Quilombolas serão ouvidos, diz governo
Procurado, o Ministério dos Transportes afirmou que haverá consultas às comunidades afetadas durante o licenciamento ambiental das obras, conforme estabelece a Convenção 169 da Organização Internacional do Trabalho, da qual o Brasil é signatário.
Em entrevista a CartaCapital, a secretária nacional de Transporte Rodoviário, Viviane Esse, sustenta que não havia obrigação de consulta prévia ao leilão, porque esse procedimento ocorre antes da execução das obras.
O procedimento previsto é de que a empresa, ao obter o contrato, fica com a incumbência de apresentar um projeto executivo da duplicação.
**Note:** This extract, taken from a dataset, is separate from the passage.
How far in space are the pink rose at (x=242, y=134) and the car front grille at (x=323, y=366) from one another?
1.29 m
Em seguida, a companhia solicita o licenciamento ambiental ao Instituto Brasileiro do Meio Ambiente, o Ibama, que tem a escuta de povos tradicionais como uma das etapas.
Nesse período é que devem ser realizadas as discussões sobre os termos concretos que forem divulgados, em parceria com a Fundação Palmares. A expectativa da secretária é de que o Grupo Pátria Investimentos conclua o projeto de execução até 2024, e que o período de análise do licenciamento ambiental dure dois anos.
A autorização da execução da obra ocorre só depois da conclusão desse processo, frisa a secretária. O empreendimento está previsto para 2026.
“É possível que a isenção tarifária seja uma medida compensatória, mas a gente vai precisar que esse processo seja analisado para saber”, afirmou. Em relação à possibilidade de atingir terrenos quilombolas, ela afirmou que geralmente, a duplicação fica dentro da faixa de domínio de 40 metros. “Mas a gente precisa ter o projeto para saber”.
‘Pode acontecer de, inclusive, não executar parte das obras, se o impacto for muito grande. Nada será feito se não houver consenso’, completa a secretária nacional de Transporte Rodoviário.
Em nota, o Ministério de Igualdade Racial declarou que “dialogou com o Ministério dos Transporte, onde restou inequívoca a gratuidade de pedágio para as comunidades quilombolas, além da necessidade imperativa da realização das escutas das Comunidades atingidas por esta concessão”.
Procurado, o Grupo Pátria Investimentos não quis comentar o assunto.
A concessão leiloada compreende rodovias federais e estaduais: as BR-277/373/376/476/PR e as PR-418/423/427. A previsão do governo é atrair 7,9 bilhões de reais em investimentos em obras de melhorias de infraestrutura nessas estradas.
Na próxima sexta-feira 29, o Ministério dos Transportes realiza o 2º leilão do PAC, no prédio da B3, em São Paulo. São 604,16 quilômetros de extensão, em um sistema rodoviário composto pelas BRs 153/277/369/PR e PRs 092/151/239/407/408/411/508/804/855.